Part Number: IS200GDDDG1A
Manufacturer: General Electric
Series: EX2000
Product Type: Driver Board
Availability: In Stock
Country of Manufacture: United States (USA)
Manual: GEH - 6375A

Functional Description

IS200GDDDG1A is a Gate Driver and Dynamic Discharge Board manufactured and designed by GE. The interface isolation between the IGBTs and the main processor firing circuits is provided by the Gate Driver and Dynamic Discharge board (GDDD). The GDDD board, as well as the gating circuits for the A and B leg active IGBTs, use dynamic discharge circuit control. This board also provides the regulator's instrumentation. The GDDD board processes the output dc voltage, dc link voltage, shunt current mV input, and heat sink thermistor input before sending them to the LDCC processors for use by the regulators.

Jumpers

JP1 - JP3 jumpers on the GDDD board configure the following items:

  • JP1 Jumper:
    • Function: JP1 jumper configures the DC output voltage input level to the GDDD board inputs APL-6 and BPL-5.
    • Requirement: It must match the value specified in EE.612 (VDCMAX).
  • JP2 Jumper:
    • Function: JP2 jumper configures the DC link voltage input level to the GDDD board inputs CPL-12 and CPL-2.
    • Requirement: The configured value must be consistent with the value specified in EE.612 (VDCMAX).
  • JP3 Jumper:
    • Function: JP3 jumper configures the DC dynamic discharge reference to the GDDD board's inputs CPL-12 and CPLCOM.
    • Requirement: It should correspond to the level specified in EE.612(VDCMAX). Specifically, when EE.612 = 604, JP.3 = 500, and when EE.612 = 360, JP.3 = 300.

LEDs

  • Bridge OK LED (DS100):
    • Function: Indicates the absence of IGBT leg faults or overcurrents.
    • Indicator: Illuminates when no faults or overcurrents are detected.
  • IMOK LED (DS101):
    • Function: Provides comprehensive status information about the board.
    • Indicator:Illuminated when no bridge faults are detected. Indicates that the unit is not reset. Shows correct power supply voltages. Illuminates when no dynamic discharge faults are detected.
  • DD AUX POWER AVAILABLE LED (DS102):
    • Function: Indicates the availability of auxiliary power for the dynamic discharge circuit.
    • Indicator: Illuminates when auxiliary power for the dynamic discharge circuit is available from the DC link source via the RDS connection.

Test Points

  • Analog TP1 0-5 V proportional to PWM output voltage of a bridge
  • TP2 Analog 0-5 V proportional to the output current of the PWM bridge
  • TP3 Analog 0-5 V proportional to the dc link voltage of the PWM.
  • TP4 DCOM GDDD board signal common reference
  • Dynamic Discharge command value TP5
  • Dynamic Discharge feedback value TP6
  • TP7 When combined with TP8, this test point provides the PWM bridge's dc output voltage.
  • TP8 When combined with TP7, this test point provides the PWM bridge's dc output voltage.

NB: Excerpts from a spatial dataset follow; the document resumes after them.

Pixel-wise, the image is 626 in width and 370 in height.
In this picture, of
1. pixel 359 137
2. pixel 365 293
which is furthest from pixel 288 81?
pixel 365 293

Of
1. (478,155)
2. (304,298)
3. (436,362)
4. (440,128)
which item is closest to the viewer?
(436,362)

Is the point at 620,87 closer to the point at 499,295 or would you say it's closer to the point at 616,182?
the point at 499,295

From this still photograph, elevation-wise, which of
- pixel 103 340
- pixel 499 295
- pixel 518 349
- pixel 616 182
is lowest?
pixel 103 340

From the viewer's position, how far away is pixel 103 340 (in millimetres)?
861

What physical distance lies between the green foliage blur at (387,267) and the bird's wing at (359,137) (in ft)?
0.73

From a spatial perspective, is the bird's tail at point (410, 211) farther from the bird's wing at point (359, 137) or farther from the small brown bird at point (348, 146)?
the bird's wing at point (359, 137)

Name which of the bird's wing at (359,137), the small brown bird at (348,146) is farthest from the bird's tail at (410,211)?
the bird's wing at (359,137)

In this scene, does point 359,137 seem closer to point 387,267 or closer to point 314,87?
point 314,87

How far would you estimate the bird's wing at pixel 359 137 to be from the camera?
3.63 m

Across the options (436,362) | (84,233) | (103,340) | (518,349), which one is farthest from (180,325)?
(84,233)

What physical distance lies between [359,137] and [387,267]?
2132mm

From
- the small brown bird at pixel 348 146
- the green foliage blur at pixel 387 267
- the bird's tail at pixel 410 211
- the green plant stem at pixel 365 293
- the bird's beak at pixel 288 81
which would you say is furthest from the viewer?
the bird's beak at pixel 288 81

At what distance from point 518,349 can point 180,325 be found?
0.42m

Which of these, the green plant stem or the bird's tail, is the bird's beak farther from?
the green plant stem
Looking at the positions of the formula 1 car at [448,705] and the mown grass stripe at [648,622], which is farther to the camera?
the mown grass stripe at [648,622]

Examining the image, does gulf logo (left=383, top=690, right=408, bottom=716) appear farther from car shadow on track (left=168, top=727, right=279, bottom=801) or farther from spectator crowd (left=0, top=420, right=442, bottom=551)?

Procedure for board replacement

  1. Remove all input power.
  2. To reveal the PSCD board, open the upper board rack door. Behind this board is the GDDD board.
  3. Remove the latch and lower the board rack.
  4. Disconnect all cables from the GDDD board with care, as shown below:
    1. Carefully pull the tab on ribbon connectors with pull tabs.
    2. One edge of the connector is secured to the board plug for plug connectors. Remove the securing clip and gently pull on the connector's sides until it comes free.
    3. To remove the connector from a stab connector, use needle-nose pliers.
  5. Remove the GDDD board from the rack by releasing the securing clips that hold it in place.
  6. Set the jumpers on the new board to match the jumpers on the old board.
  7. Install the new board and reconnect all cables, making sure that each connector is seated properly on both ends.

Features

  • dynamic discharge circuitry on the board regulates the C leg of the 3-phase IGBT pack. In the case that control power is lost, a backup power source is supplied to the GDDD board using the RDS resistor for the discharge circuit.
  • The control level of the dc link by the dynamic discharge circuit is set by jumper settings on the board.
  • The dc link capacitors are connected to the IGBT bridge via the IAXS board, along with dynamic discharge control and gate control. The IAXS board serves as a connection point for the control circuitry's sensing feedback and dc output voltage.

WOC has the largest stock of GE EX2000 Excitation Control System Replacement Parts. WOC is happy to assist you with any of your automation requirements. For pricing and availability on any parts and repairs, kindly get in touch with our team by phone or email.

FREQUENTLY ASKED QUESTIONS

 

What is IS200GDDDG1A?
It is a Gate Driver and Dynamic Discharge Board developed by General Electric as part of the EX2000 Series used in Excitation Control Systems.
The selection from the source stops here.